Image-based spatial reasoning items
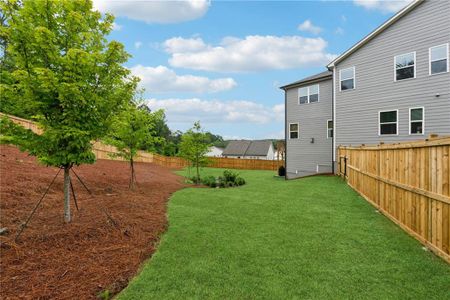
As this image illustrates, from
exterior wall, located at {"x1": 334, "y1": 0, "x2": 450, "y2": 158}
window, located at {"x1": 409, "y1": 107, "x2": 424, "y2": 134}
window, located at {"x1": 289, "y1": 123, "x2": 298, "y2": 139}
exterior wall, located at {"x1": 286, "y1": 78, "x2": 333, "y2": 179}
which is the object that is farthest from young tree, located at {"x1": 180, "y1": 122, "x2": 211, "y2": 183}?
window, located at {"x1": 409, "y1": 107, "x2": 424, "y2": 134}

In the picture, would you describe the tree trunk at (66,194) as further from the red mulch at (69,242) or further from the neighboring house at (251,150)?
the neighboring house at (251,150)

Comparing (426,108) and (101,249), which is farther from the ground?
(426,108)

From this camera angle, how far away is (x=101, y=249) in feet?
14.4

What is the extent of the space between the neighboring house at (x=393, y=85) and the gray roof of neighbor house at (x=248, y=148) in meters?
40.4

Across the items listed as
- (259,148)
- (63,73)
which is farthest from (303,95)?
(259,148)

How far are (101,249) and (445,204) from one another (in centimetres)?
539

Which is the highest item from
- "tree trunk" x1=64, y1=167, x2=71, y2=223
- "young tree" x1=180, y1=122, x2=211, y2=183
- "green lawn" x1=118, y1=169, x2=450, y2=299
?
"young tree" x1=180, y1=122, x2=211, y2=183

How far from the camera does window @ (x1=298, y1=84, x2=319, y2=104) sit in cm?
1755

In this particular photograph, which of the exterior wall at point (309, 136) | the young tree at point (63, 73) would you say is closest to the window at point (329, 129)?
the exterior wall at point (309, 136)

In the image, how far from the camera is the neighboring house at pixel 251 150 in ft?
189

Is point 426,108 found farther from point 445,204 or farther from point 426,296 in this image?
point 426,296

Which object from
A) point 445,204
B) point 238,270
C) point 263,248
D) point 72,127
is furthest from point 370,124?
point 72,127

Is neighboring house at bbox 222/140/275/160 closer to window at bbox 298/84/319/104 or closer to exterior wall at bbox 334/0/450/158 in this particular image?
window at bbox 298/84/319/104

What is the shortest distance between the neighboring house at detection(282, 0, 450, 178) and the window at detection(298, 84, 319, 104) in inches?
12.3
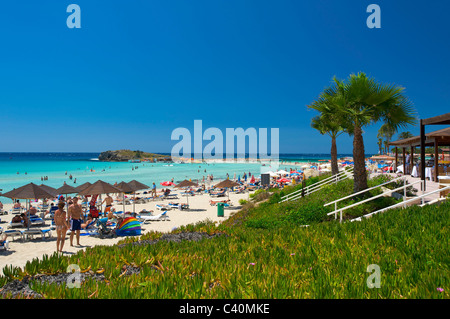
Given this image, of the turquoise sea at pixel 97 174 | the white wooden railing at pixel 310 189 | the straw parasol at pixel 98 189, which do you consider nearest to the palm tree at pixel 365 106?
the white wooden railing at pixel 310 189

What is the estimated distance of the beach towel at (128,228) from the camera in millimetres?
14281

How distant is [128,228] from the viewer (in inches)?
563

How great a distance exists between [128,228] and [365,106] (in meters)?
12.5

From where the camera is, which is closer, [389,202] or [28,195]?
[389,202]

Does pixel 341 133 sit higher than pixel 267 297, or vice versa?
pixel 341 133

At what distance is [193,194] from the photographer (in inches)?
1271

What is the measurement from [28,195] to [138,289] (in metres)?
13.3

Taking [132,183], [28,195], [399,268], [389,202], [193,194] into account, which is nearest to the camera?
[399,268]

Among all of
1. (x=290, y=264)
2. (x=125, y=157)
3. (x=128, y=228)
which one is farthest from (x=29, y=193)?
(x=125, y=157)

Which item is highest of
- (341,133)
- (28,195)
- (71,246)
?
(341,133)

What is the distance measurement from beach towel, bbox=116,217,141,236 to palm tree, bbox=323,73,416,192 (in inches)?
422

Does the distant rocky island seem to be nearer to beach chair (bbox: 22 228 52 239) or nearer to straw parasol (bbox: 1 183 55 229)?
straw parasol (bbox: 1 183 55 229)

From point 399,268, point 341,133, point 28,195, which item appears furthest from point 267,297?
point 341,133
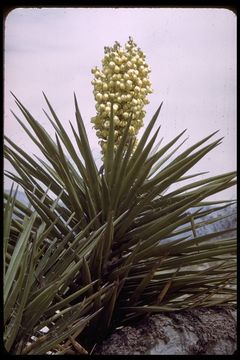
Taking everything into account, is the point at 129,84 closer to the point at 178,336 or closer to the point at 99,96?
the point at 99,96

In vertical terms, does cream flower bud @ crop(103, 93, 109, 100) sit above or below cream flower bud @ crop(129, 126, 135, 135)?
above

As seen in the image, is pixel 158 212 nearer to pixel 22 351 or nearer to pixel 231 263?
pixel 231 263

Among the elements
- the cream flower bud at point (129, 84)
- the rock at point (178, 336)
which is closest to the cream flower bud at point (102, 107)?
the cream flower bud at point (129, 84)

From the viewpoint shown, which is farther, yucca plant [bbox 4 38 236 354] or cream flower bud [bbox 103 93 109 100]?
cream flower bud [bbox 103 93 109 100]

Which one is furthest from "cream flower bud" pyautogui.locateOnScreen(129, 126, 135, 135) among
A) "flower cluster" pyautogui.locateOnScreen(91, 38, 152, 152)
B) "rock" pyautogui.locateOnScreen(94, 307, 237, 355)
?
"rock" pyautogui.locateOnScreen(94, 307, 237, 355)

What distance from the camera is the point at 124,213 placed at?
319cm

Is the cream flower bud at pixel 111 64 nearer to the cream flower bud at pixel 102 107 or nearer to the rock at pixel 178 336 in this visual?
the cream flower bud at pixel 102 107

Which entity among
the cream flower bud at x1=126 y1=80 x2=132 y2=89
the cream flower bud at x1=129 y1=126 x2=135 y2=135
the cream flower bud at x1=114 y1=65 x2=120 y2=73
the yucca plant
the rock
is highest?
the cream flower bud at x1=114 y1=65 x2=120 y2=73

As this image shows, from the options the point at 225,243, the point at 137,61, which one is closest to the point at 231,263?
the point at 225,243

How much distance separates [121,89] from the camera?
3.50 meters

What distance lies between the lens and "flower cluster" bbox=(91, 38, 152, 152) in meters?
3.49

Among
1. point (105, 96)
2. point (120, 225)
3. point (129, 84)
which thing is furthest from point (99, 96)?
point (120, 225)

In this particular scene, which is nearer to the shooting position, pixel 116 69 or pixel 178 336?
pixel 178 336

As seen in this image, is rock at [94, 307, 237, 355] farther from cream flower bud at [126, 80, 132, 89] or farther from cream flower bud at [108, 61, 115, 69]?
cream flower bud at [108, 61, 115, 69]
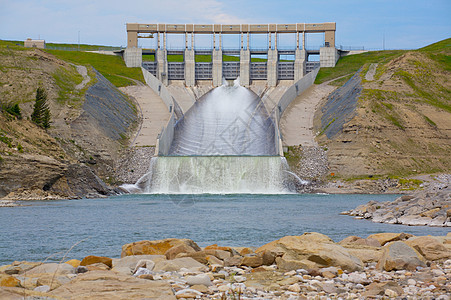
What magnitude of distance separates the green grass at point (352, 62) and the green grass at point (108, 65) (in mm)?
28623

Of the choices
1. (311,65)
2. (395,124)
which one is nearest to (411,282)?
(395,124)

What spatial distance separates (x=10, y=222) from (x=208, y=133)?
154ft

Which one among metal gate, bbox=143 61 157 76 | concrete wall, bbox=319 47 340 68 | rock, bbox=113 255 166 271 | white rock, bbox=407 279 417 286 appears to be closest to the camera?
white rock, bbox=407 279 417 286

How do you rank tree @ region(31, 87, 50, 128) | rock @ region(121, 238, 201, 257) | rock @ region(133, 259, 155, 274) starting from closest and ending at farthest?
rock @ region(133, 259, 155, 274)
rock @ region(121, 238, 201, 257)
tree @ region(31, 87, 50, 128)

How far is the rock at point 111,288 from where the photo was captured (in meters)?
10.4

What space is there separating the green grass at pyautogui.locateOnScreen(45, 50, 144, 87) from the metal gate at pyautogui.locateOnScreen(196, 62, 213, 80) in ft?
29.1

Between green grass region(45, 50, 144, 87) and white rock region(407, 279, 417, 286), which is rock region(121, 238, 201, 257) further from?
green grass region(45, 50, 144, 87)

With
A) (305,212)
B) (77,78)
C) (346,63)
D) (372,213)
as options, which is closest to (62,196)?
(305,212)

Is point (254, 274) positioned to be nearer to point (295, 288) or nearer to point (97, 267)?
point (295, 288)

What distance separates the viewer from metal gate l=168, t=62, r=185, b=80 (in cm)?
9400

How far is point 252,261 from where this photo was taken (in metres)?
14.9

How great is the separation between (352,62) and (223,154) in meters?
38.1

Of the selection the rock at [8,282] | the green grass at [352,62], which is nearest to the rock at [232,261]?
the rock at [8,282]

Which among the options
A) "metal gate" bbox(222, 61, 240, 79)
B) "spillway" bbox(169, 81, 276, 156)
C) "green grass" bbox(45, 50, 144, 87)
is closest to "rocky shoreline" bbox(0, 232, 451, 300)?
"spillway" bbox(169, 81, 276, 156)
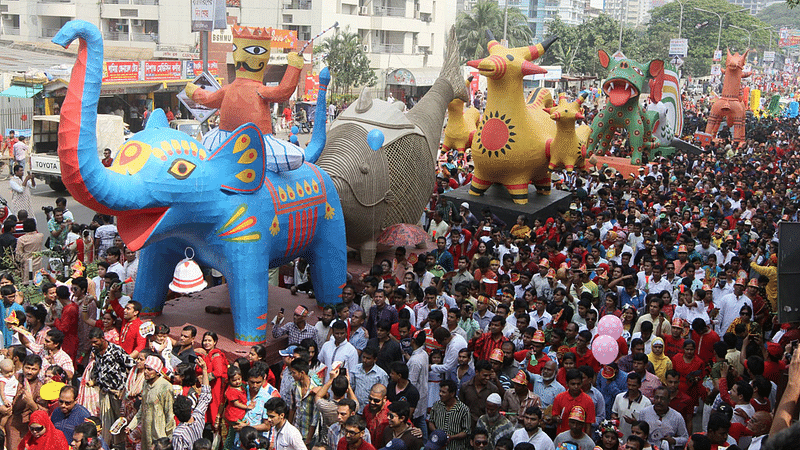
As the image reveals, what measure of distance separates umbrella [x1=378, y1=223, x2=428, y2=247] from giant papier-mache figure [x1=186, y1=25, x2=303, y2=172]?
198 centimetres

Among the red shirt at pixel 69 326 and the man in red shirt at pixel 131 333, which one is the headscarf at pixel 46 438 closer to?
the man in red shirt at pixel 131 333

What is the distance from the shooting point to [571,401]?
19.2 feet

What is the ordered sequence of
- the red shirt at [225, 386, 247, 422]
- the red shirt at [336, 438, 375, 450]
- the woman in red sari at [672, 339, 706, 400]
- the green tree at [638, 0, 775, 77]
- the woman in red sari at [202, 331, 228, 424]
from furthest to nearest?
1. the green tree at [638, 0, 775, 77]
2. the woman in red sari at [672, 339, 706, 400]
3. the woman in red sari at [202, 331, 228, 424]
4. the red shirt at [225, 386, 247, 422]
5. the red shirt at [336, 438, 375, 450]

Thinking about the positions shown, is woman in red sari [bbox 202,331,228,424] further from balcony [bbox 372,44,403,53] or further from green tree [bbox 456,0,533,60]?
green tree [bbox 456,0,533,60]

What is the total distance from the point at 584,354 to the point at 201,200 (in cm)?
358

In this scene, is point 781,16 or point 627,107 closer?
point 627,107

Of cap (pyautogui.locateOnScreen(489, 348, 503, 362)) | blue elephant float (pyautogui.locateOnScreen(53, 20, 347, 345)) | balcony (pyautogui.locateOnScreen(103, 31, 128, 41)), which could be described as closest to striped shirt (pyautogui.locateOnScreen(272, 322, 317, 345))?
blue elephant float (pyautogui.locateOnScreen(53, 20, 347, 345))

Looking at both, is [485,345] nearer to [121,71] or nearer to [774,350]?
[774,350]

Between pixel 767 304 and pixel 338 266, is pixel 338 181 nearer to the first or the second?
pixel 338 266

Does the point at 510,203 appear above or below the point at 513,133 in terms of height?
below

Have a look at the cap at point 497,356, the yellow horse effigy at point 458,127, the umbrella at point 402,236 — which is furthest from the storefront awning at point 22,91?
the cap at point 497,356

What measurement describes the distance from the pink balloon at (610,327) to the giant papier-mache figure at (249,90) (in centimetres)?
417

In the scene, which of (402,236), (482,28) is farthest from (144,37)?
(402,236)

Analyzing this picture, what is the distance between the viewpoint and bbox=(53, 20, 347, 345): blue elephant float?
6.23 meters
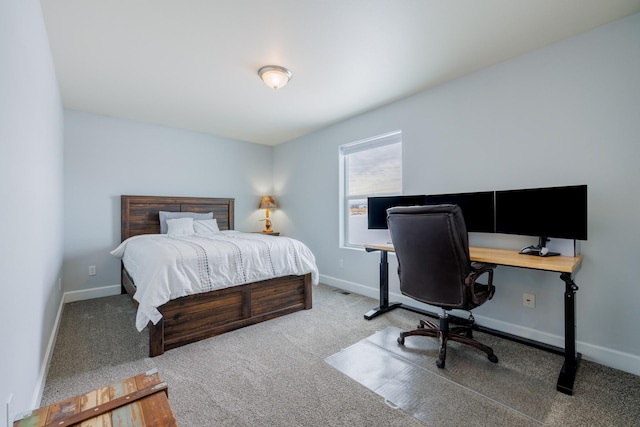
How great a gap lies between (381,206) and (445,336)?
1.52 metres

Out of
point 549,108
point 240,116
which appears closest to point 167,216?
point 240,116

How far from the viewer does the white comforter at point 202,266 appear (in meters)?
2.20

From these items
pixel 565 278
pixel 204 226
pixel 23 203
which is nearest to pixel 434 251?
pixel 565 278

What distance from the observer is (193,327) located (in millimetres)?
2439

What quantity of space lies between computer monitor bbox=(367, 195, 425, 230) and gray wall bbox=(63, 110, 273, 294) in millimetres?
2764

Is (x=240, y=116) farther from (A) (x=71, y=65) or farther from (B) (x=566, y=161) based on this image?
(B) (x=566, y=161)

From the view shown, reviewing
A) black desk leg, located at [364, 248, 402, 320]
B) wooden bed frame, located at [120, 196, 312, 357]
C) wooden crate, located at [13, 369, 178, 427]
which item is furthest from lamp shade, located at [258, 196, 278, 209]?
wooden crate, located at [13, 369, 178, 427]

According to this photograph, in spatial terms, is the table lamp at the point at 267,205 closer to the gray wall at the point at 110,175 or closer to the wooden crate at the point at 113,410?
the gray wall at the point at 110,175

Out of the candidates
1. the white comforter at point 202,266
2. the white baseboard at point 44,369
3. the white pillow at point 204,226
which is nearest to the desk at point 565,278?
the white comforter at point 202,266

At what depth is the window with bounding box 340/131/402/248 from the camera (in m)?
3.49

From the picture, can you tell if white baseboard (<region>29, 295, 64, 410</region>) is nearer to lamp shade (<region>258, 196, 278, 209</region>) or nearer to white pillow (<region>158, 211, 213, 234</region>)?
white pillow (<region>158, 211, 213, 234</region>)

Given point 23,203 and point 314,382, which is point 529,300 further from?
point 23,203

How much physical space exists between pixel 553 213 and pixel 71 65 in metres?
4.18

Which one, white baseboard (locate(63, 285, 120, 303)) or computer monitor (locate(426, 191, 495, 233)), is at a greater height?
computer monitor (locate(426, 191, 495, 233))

> The problem: Could you copy out, word for word, the stretch from the line containing "Given point 23,203" through the end of the items, including both ends?

> Solution:
Given point 23,203 and point 314,382, which is point 529,300 further from?
point 23,203

How much physical space exists between pixel 553 213 and pixel 71 65 in metres?
4.18

Which one, white baseboard (locate(63, 285, 120, 303)) or computer monitor (locate(426, 191, 495, 233)), is at a greater height?
computer monitor (locate(426, 191, 495, 233))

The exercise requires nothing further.